This twist would no doubt have pleased Fenn, who certainly loved a good tale.
A June 6 item posted on Fenn's OId Santa Fe Trading Co. website triggered the last big controversy of Fenn's life:
YES! FORREST HAS CONFIRMED THAT THE TREASURE HAS BEEN FOUND!
The search is over!
"It was under a canopy of stars in the lush, forested vegetation of the Rocky Mountains and had not moved from the spot where I hid it more than 10 years ago. I do not know the person who found it, but the poem in my book led him to the precise spot. I congratulate the thousands of people who participated in the search and hope they will continue to be drawn by the promise of other discoveries. So the search is over. Look for more information and photos in the coming days." — Forrest
Most early reports in the national and international press simply accepted Fenn's assertion. But over the next week, doubts began to creep into coverage when the promised photos failed to appear.
Against this backdrop, a GoFundMe page materialized under the headline "Forrest Fenn Treasure: Claims Life of Mike Sexson." The introduction to this crowdfunding campaign to help survivors of the most recent Colorado victim begins: "On the night of Monday, March 16, 2020, Mike Sexson took off on an adventure. This adventure had kept him excitedly curious about a treasure that was hidden somewhere in the Rocky Mountains. Mike loved puzzles and excitement and unknown, fun adventures. He had been working on this treasure find for over a year. He read all of the clues written by the man who hid the treasure more than ten years ago, Forrest Fenn. He investigated every aspect of this hunt. He just felt he was on the right trail. He just knew he would find the treasure and take care of his wife, Beth, kids and his friends and family. Mike was adventurous, curious, kind, full of life and lived life on the edge."
The account continues: "So on the night of Monday, March 16, 2020, Mike set off to find his riches. Unfortunately, his hunt did not turn out the way he, or any of us, thought it would, or how it had been going more than a dozen times he went out searching. He became the seventh fatality looking for this treasure. For whatever reason, Mike became lost in the wilderness. Mike died from exposure to the cold on what is believed to have been day three and was found on day five. I often wonder how coincidental it was for the treasure to be found less than three months after I contacted Mr Fenn about Mike’s death.... I begged Mr Fenn to stop this game. It isn’t fun anymore. It’s dangerous!"
Currently, $340 has been pledged toward the $500,000 goal listed on the Sexson page.
Other Coloradans who died looking for Fenn's treasure included Eric Ashby and pastor Paris Wallace. In correspondence with Westword, Fenn regularly expressed condolences for survivors of those who lost their lives, but declined to call off the treasure hunt, choosing instead to emphasize safety — and to note that the hiding spot was accessible to someone of advanced years, as he had been when he put it in place.
Stuef is far from advanced. His "Finder" piece, which was originally published on September 23 and has been updated with his byline, doesn't offer specifics about the location of the treasure (a chest said to contain $2 million in gold and jewels). Instead, an excerpt gives these details:
I figured out the location where he wished to die (and thus, where his treasure was) back in 2018, but it took me many months to figure out the exact spot. This treasure hunt was the most frustrating experience of my life. There were a few times when I, exhausted, covered in scratches and bites and sweat and pine pitch, and nearing the end of my day’s water supply, sat down on a downed tree and just cried alone in the woods in sheer frustration.
I spent about 25 full days of failure looking for the treasure at that location before getting it.

Provided material:

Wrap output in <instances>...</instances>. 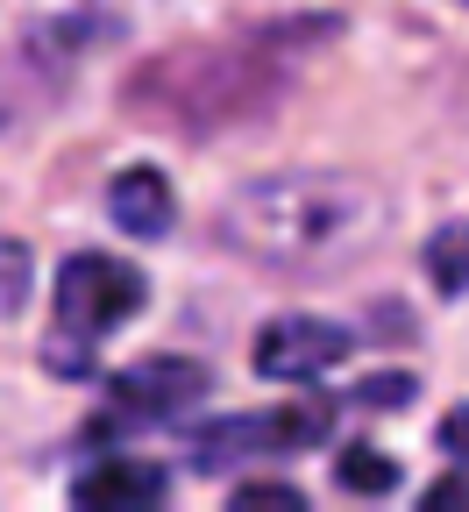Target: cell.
I'll return each mask as SVG.
<instances>
[{
    "mask_svg": "<svg viewBox=\"0 0 469 512\" xmlns=\"http://www.w3.org/2000/svg\"><path fill=\"white\" fill-rule=\"evenodd\" d=\"M441 448H448V456H462V463H469V406H455V413L441 420Z\"/></svg>",
    "mask_w": 469,
    "mask_h": 512,
    "instance_id": "cell-15",
    "label": "cell"
},
{
    "mask_svg": "<svg viewBox=\"0 0 469 512\" xmlns=\"http://www.w3.org/2000/svg\"><path fill=\"white\" fill-rule=\"evenodd\" d=\"M0 121H8V107H0Z\"/></svg>",
    "mask_w": 469,
    "mask_h": 512,
    "instance_id": "cell-16",
    "label": "cell"
},
{
    "mask_svg": "<svg viewBox=\"0 0 469 512\" xmlns=\"http://www.w3.org/2000/svg\"><path fill=\"white\" fill-rule=\"evenodd\" d=\"M29 278H36L29 249H22V242H0V313H22V299H29Z\"/></svg>",
    "mask_w": 469,
    "mask_h": 512,
    "instance_id": "cell-12",
    "label": "cell"
},
{
    "mask_svg": "<svg viewBox=\"0 0 469 512\" xmlns=\"http://www.w3.org/2000/svg\"><path fill=\"white\" fill-rule=\"evenodd\" d=\"M356 349V335L342 328V320H313V313H285L271 320V328L256 335V377H278V384H306L320 370H334Z\"/></svg>",
    "mask_w": 469,
    "mask_h": 512,
    "instance_id": "cell-3",
    "label": "cell"
},
{
    "mask_svg": "<svg viewBox=\"0 0 469 512\" xmlns=\"http://www.w3.org/2000/svg\"><path fill=\"white\" fill-rule=\"evenodd\" d=\"M207 363H192V356H143V363H128V370H114V406L121 413H136V420H171V413H185V406H199L207 399Z\"/></svg>",
    "mask_w": 469,
    "mask_h": 512,
    "instance_id": "cell-4",
    "label": "cell"
},
{
    "mask_svg": "<svg viewBox=\"0 0 469 512\" xmlns=\"http://www.w3.org/2000/svg\"><path fill=\"white\" fill-rule=\"evenodd\" d=\"M43 363L57 377H93V335H79V328H64V320H57V335L43 342Z\"/></svg>",
    "mask_w": 469,
    "mask_h": 512,
    "instance_id": "cell-10",
    "label": "cell"
},
{
    "mask_svg": "<svg viewBox=\"0 0 469 512\" xmlns=\"http://www.w3.org/2000/svg\"><path fill=\"white\" fill-rule=\"evenodd\" d=\"M143 299H150L143 271L121 264V256H64V271H57V320L93 342L128 328L143 313Z\"/></svg>",
    "mask_w": 469,
    "mask_h": 512,
    "instance_id": "cell-2",
    "label": "cell"
},
{
    "mask_svg": "<svg viewBox=\"0 0 469 512\" xmlns=\"http://www.w3.org/2000/svg\"><path fill=\"white\" fill-rule=\"evenodd\" d=\"M334 477H342L356 498H391V484H398V463L384 456V448H370V441H356V448H342V463H334Z\"/></svg>",
    "mask_w": 469,
    "mask_h": 512,
    "instance_id": "cell-8",
    "label": "cell"
},
{
    "mask_svg": "<svg viewBox=\"0 0 469 512\" xmlns=\"http://www.w3.org/2000/svg\"><path fill=\"white\" fill-rule=\"evenodd\" d=\"M214 235L235 256L278 271H320V264H356V256L384 235V192L356 171H271V178H242Z\"/></svg>",
    "mask_w": 469,
    "mask_h": 512,
    "instance_id": "cell-1",
    "label": "cell"
},
{
    "mask_svg": "<svg viewBox=\"0 0 469 512\" xmlns=\"http://www.w3.org/2000/svg\"><path fill=\"white\" fill-rule=\"evenodd\" d=\"M107 214H114L121 235H136V242L171 235V221H178L171 178H164L157 164H128V171H114V185H107Z\"/></svg>",
    "mask_w": 469,
    "mask_h": 512,
    "instance_id": "cell-5",
    "label": "cell"
},
{
    "mask_svg": "<svg viewBox=\"0 0 469 512\" xmlns=\"http://www.w3.org/2000/svg\"><path fill=\"white\" fill-rule=\"evenodd\" d=\"M164 498H171V484L157 463H100L72 484V505H86V512H157Z\"/></svg>",
    "mask_w": 469,
    "mask_h": 512,
    "instance_id": "cell-6",
    "label": "cell"
},
{
    "mask_svg": "<svg viewBox=\"0 0 469 512\" xmlns=\"http://www.w3.org/2000/svg\"><path fill=\"white\" fill-rule=\"evenodd\" d=\"M356 399H363V406H406V399H413V377H398V370H391V377H370Z\"/></svg>",
    "mask_w": 469,
    "mask_h": 512,
    "instance_id": "cell-14",
    "label": "cell"
},
{
    "mask_svg": "<svg viewBox=\"0 0 469 512\" xmlns=\"http://www.w3.org/2000/svg\"><path fill=\"white\" fill-rule=\"evenodd\" d=\"M427 278H434V292L441 299H455V292H469V228H441L434 242H427Z\"/></svg>",
    "mask_w": 469,
    "mask_h": 512,
    "instance_id": "cell-9",
    "label": "cell"
},
{
    "mask_svg": "<svg viewBox=\"0 0 469 512\" xmlns=\"http://www.w3.org/2000/svg\"><path fill=\"white\" fill-rule=\"evenodd\" d=\"M327 420H334L327 399H299V406H285V413L263 420V448H278V456H292V448H320L327 441Z\"/></svg>",
    "mask_w": 469,
    "mask_h": 512,
    "instance_id": "cell-7",
    "label": "cell"
},
{
    "mask_svg": "<svg viewBox=\"0 0 469 512\" xmlns=\"http://www.w3.org/2000/svg\"><path fill=\"white\" fill-rule=\"evenodd\" d=\"M420 512H469V477H462V470H448V477L420 498Z\"/></svg>",
    "mask_w": 469,
    "mask_h": 512,
    "instance_id": "cell-13",
    "label": "cell"
},
{
    "mask_svg": "<svg viewBox=\"0 0 469 512\" xmlns=\"http://www.w3.org/2000/svg\"><path fill=\"white\" fill-rule=\"evenodd\" d=\"M228 505L235 512H306V491L299 484H235Z\"/></svg>",
    "mask_w": 469,
    "mask_h": 512,
    "instance_id": "cell-11",
    "label": "cell"
},
{
    "mask_svg": "<svg viewBox=\"0 0 469 512\" xmlns=\"http://www.w3.org/2000/svg\"><path fill=\"white\" fill-rule=\"evenodd\" d=\"M462 8H469V0H462Z\"/></svg>",
    "mask_w": 469,
    "mask_h": 512,
    "instance_id": "cell-17",
    "label": "cell"
}]
</instances>
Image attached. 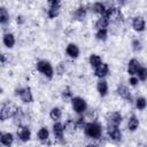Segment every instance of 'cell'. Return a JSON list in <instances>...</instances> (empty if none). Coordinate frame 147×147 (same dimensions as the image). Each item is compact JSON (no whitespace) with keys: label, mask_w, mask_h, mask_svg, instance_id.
<instances>
[{"label":"cell","mask_w":147,"mask_h":147,"mask_svg":"<svg viewBox=\"0 0 147 147\" xmlns=\"http://www.w3.org/2000/svg\"><path fill=\"white\" fill-rule=\"evenodd\" d=\"M83 129L85 136L90 139H99L102 136V126L98 122H88Z\"/></svg>","instance_id":"6da1fadb"},{"label":"cell","mask_w":147,"mask_h":147,"mask_svg":"<svg viewBox=\"0 0 147 147\" xmlns=\"http://www.w3.org/2000/svg\"><path fill=\"white\" fill-rule=\"evenodd\" d=\"M36 69L40 72V74H42L44 76H46L47 78H53V76H54V69H53V67H52V64L48 62V61H46V60H40V61H38L37 62V64H36Z\"/></svg>","instance_id":"7a4b0ae2"},{"label":"cell","mask_w":147,"mask_h":147,"mask_svg":"<svg viewBox=\"0 0 147 147\" xmlns=\"http://www.w3.org/2000/svg\"><path fill=\"white\" fill-rule=\"evenodd\" d=\"M71 106H72L74 111L78 115H83L87 110V103L80 96H74L71 99Z\"/></svg>","instance_id":"3957f363"},{"label":"cell","mask_w":147,"mask_h":147,"mask_svg":"<svg viewBox=\"0 0 147 147\" xmlns=\"http://www.w3.org/2000/svg\"><path fill=\"white\" fill-rule=\"evenodd\" d=\"M16 107H14L11 103H2L1 105V109H0V119L1 121H6L9 117H13L15 111H16Z\"/></svg>","instance_id":"277c9868"},{"label":"cell","mask_w":147,"mask_h":147,"mask_svg":"<svg viewBox=\"0 0 147 147\" xmlns=\"http://www.w3.org/2000/svg\"><path fill=\"white\" fill-rule=\"evenodd\" d=\"M16 95L20 96V99L24 102V103H31L33 101V95H32V92H31V88L30 87H22V88H18L16 90Z\"/></svg>","instance_id":"5b68a950"},{"label":"cell","mask_w":147,"mask_h":147,"mask_svg":"<svg viewBox=\"0 0 147 147\" xmlns=\"http://www.w3.org/2000/svg\"><path fill=\"white\" fill-rule=\"evenodd\" d=\"M107 133L111 140L119 141L122 139V132L117 125H107Z\"/></svg>","instance_id":"8992f818"},{"label":"cell","mask_w":147,"mask_h":147,"mask_svg":"<svg viewBox=\"0 0 147 147\" xmlns=\"http://www.w3.org/2000/svg\"><path fill=\"white\" fill-rule=\"evenodd\" d=\"M122 123V115L119 111H113L107 115V125H117Z\"/></svg>","instance_id":"52a82bcc"},{"label":"cell","mask_w":147,"mask_h":147,"mask_svg":"<svg viewBox=\"0 0 147 147\" xmlns=\"http://www.w3.org/2000/svg\"><path fill=\"white\" fill-rule=\"evenodd\" d=\"M132 28H133L134 31L142 32V31L146 29L145 18L141 17V16H136V17H133V20H132Z\"/></svg>","instance_id":"ba28073f"},{"label":"cell","mask_w":147,"mask_h":147,"mask_svg":"<svg viewBox=\"0 0 147 147\" xmlns=\"http://www.w3.org/2000/svg\"><path fill=\"white\" fill-rule=\"evenodd\" d=\"M109 74V67L107 63H101L100 65H98L96 68H94V75L100 79V78H105L107 75Z\"/></svg>","instance_id":"9c48e42d"},{"label":"cell","mask_w":147,"mask_h":147,"mask_svg":"<svg viewBox=\"0 0 147 147\" xmlns=\"http://www.w3.org/2000/svg\"><path fill=\"white\" fill-rule=\"evenodd\" d=\"M140 67V62L137 59H131L127 63V74H130L131 76H137V72Z\"/></svg>","instance_id":"30bf717a"},{"label":"cell","mask_w":147,"mask_h":147,"mask_svg":"<svg viewBox=\"0 0 147 147\" xmlns=\"http://www.w3.org/2000/svg\"><path fill=\"white\" fill-rule=\"evenodd\" d=\"M117 94L122 98V99H124V100H126V101H129V102H132V95H131V92H130V90L126 87V86H124V85H119L118 87H117Z\"/></svg>","instance_id":"8fae6325"},{"label":"cell","mask_w":147,"mask_h":147,"mask_svg":"<svg viewBox=\"0 0 147 147\" xmlns=\"http://www.w3.org/2000/svg\"><path fill=\"white\" fill-rule=\"evenodd\" d=\"M17 137L23 142L29 141L31 139V131H30V129L26 127V126H21L20 130H18V132H17Z\"/></svg>","instance_id":"7c38bea8"},{"label":"cell","mask_w":147,"mask_h":147,"mask_svg":"<svg viewBox=\"0 0 147 147\" xmlns=\"http://www.w3.org/2000/svg\"><path fill=\"white\" fill-rule=\"evenodd\" d=\"M2 42L3 45L7 47V48H13L16 40H15V36L11 33V32H6L3 33V37H2Z\"/></svg>","instance_id":"4fadbf2b"},{"label":"cell","mask_w":147,"mask_h":147,"mask_svg":"<svg viewBox=\"0 0 147 147\" xmlns=\"http://www.w3.org/2000/svg\"><path fill=\"white\" fill-rule=\"evenodd\" d=\"M64 125L62 123H60L59 121L54 123L53 125V133H54V137L59 140H61L63 138V133H64Z\"/></svg>","instance_id":"5bb4252c"},{"label":"cell","mask_w":147,"mask_h":147,"mask_svg":"<svg viewBox=\"0 0 147 147\" xmlns=\"http://www.w3.org/2000/svg\"><path fill=\"white\" fill-rule=\"evenodd\" d=\"M0 142H1V145L7 146V147L11 146L14 142V136L10 132H2L0 134Z\"/></svg>","instance_id":"9a60e30c"},{"label":"cell","mask_w":147,"mask_h":147,"mask_svg":"<svg viewBox=\"0 0 147 147\" xmlns=\"http://www.w3.org/2000/svg\"><path fill=\"white\" fill-rule=\"evenodd\" d=\"M65 53H67V55L69 56V57H71V59H77L78 57V55H79V48H78V46L76 45V44H69L68 46H67V48H65Z\"/></svg>","instance_id":"2e32d148"},{"label":"cell","mask_w":147,"mask_h":147,"mask_svg":"<svg viewBox=\"0 0 147 147\" xmlns=\"http://www.w3.org/2000/svg\"><path fill=\"white\" fill-rule=\"evenodd\" d=\"M96 90L101 96H106L108 93V83L103 78H100L96 84Z\"/></svg>","instance_id":"e0dca14e"},{"label":"cell","mask_w":147,"mask_h":147,"mask_svg":"<svg viewBox=\"0 0 147 147\" xmlns=\"http://www.w3.org/2000/svg\"><path fill=\"white\" fill-rule=\"evenodd\" d=\"M110 23V18L107 16V15H101L98 21L95 22V28L99 30V29H106Z\"/></svg>","instance_id":"ac0fdd59"},{"label":"cell","mask_w":147,"mask_h":147,"mask_svg":"<svg viewBox=\"0 0 147 147\" xmlns=\"http://www.w3.org/2000/svg\"><path fill=\"white\" fill-rule=\"evenodd\" d=\"M86 13H87L86 7H85V6H80V7H78V8L74 11L72 16H74L75 20H79V21H80V20H84V18H85Z\"/></svg>","instance_id":"d6986e66"},{"label":"cell","mask_w":147,"mask_h":147,"mask_svg":"<svg viewBox=\"0 0 147 147\" xmlns=\"http://www.w3.org/2000/svg\"><path fill=\"white\" fill-rule=\"evenodd\" d=\"M138 127H139V119H138V117L136 115H131L130 118H129V122H127V129L133 132Z\"/></svg>","instance_id":"ffe728a7"},{"label":"cell","mask_w":147,"mask_h":147,"mask_svg":"<svg viewBox=\"0 0 147 147\" xmlns=\"http://www.w3.org/2000/svg\"><path fill=\"white\" fill-rule=\"evenodd\" d=\"M37 137H38V139L41 142H46L48 140V138H49V131H48V129L45 127V126L40 127L39 131H38V133H37Z\"/></svg>","instance_id":"44dd1931"},{"label":"cell","mask_w":147,"mask_h":147,"mask_svg":"<svg viewBox=\"0 0 147 147\" xmlns=\"http://www.w3.org/2000/svg\"><path fill=\"white\" fill-rule=\"evenodd\" d=\"M92 8H93V11L96 13V14H99L100 16H101V15H106L107 9H108V8L105 6V3H102V2H95Z\"/></svg>","instance_id":"7402d4cb"},{"label":"cell","mask_w":147,"mask_h":147,"mask_svg":"<svg viewBox=\"0 0 147 147\" xmlns=\"http://www.w3.org/2000/svg\"><path fill=\"white\" fill-rule=\"evenodd\" d=\"M61 116H62V111H61V109H60L59 107H53V108L51 109V111H49V117H51L54 122H57V121L61 118Z\"/></svg>","instance_id":"603a6c76"},{"label":"cell","mask_w":147,"mask_h":147,"mask_svg":"<svg viewBox=\"0 0 147 147\" xmlns=\"http://www.w3.org/2000/svg\"><path fill=\"white\" fill-rule=\"evenodd\" d=\"M9 22V13L5 7L0 8V23L2 25H6Z\"/></svg>","instance_id":"cb8c5ba5"},{"label":"cell","mask_w":147,"mask_h":147,"mask_svg":"<svg viewBox=\"0 0 147 147\" xmlns=\"http://www.w3.org/2000/svg\"><path fill=\"white\" fill-rule=\"evenodd\" d=\"M88 62H90L91 67L96 68L98 65H100L102 63V60H101V57L98 54H91L90 57H88Z\"/></svg>","instance_id":"d4e9b609"},{"label":"cell","mask_w":147,"mask_h":147,"mask_svg":"<svg viewBox=\"0 0 147 147\" xmlns=\"http://www.w3.org/2000/svg\"><path fill=\"white\" fill-rule=\"evenodd\" d=\"M136 107H137V109H139V110H144V109L147 107V100H146L144 96L137 98V100H136Z\"/></svg>","instance_id":"484cf974"},{"label":"cell","mask_w":147,"mask_h":147,"mask_svg":"<svg viewBox=\"0 0 147 147\" xmlns=\"http://www.w3.org/2000/svg\"><path fill=\"white\" fill-rule=\"evenodd\" d=\"M76 127H77V123L74 122V121H71V119H68V121L64 123V130L68 131V132H70V133L75 132Z\"/></svg>","instance_id":"4316f807"},{"label":"cell","mask_w":147,"mask_h":147,"mask_svg":"<svg viewBox=\"0 0 147 147\" xmlns=\"http://www.w3.org/2000/svg\"><path fill=\"white\" fill-rule=\"evenodd\" d=\"M95 37H96L98 40L105 41V40L107 39V37H108V30H107V28H106V29H99V30L96 31Z\"/></svg>","instance_id":"83f0119b"},{"label":"cell","mask_w":147,"mask_h":147,"mask_svg":"<svg viewBox=\"0 0 147 147\" xmlns=\"http://www.w3.org/2000/svg\"><path fill=\"white\" fill-rule=\"evenodd\" d=\"M60 8L61 7H49L47 10V15L49 18H55L60 14Z\"/></svg>","instance_id":"f1b7e54d"},{"label":"cell","mask_w":147,"mask_h":147,"mask_svg":"<svg viewBox=\"0 0 147 147\" xmlns=\"http://www.w3.org/2000/svg\"><path fill=\"white\" fill-rule=\"evenodd\" d=\"M137 77L139 78V80L145 82V80L147 79V68L140 67V69H139L138 72H137Z\"/></svg>","instance_id":"f546056e"},{"label":"cell","mask_w":147,"mask_h":147,"mask_svg":"<svg viewBox=\"0 0 147 147\" xmlns=\"http://www.w3.org/2000/svg\"><path fill=\"white\" fill-rule=\"evenodd\" d=\"M62 98H63L64 100H67V99H72V93H71V91H70L69 87H67L65 90L62 91Z\"/></svg>","instance_id":"4dcf8cb0"},{"label":"cell","mask_w":147,"mask_h":147,"mask_svg":"<svg viewBox=\"0 0 147 147\" xmlns=\"http://www.w3.org/2000/svg\"><path fill=\"white\" fill-rule=\"evenodd\" d=\"M48 7H61V0H47Z\"/></svg>","instance_id":"1f68e13d"},{"label":"cell","mask_w":147,"mask_h":147,"mask_svg":"<svg viewBox=\"0 0 147 147\" xmlns=\"http://www.w3.org/2000/svg\"><path fill=\"white\" fill-rule=\"evenodd\" d=\"M129 83H130V85H132V86H137L138 83H139V78H138L137 76H131L130 79H129Z\"/></svg>","instance_id":"d6a6232c"},{"label":"cell","mask_w":147,"mask_h":147,"mask_svg":"<svg viewBox=\"0 0 147 147\" xmlns=\"http://www.w3.org/2000/svg\"><path fill=\"white\" fill-rule=\"evenodd\" d=\"M132 46H133V49L137 52V51H140L141 49V42L139 41V40H133V42H132Z\"/></svg>","instance_id":"836d02e7"},{"label":"cell","mask_w":147,"mask_h":147,"mask_svg":"<svg viewBox=\"0 0 147 147\" xmlns=\"http://www.w3.org/2000/svg\"><path fill=\"white\" fill-rule=\"evenodd\" d=\"M17 23H20V24H22L23 22H24V17L23 16H17Z\"/></svg>","instance_id":"e575fe53"},{"label":"cell","mask_w":147,"mask_h":147,"mask_svg":"<svg viewBox=\"0 0 147 147\" xmlns=\"http://www.w3.org/2000/svg\"><path fill=\"white\" fill-rule=\"evenodd\" d=\"M1 64H2V65L6 64V54H2V55H1Z\"/></svg>","instance_id":"d590c367"}]
</instances>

Instructions to follow:
Copy everything in the passage on the Fenn treasure hunt from "This twist would" down to "HAS BEEN FOUND!".

Finished exercise:
This twist would no doubt have pleased Fenn, who certainly loved a good tale.
A June 6 item posted on Fenn's OId Santa Fe Trading Co. website triggered the last big controversy of Fenn's life:
YES! FORREST HAS CONFIRMED THAT THE TREASURE HAS BEEN FOUND!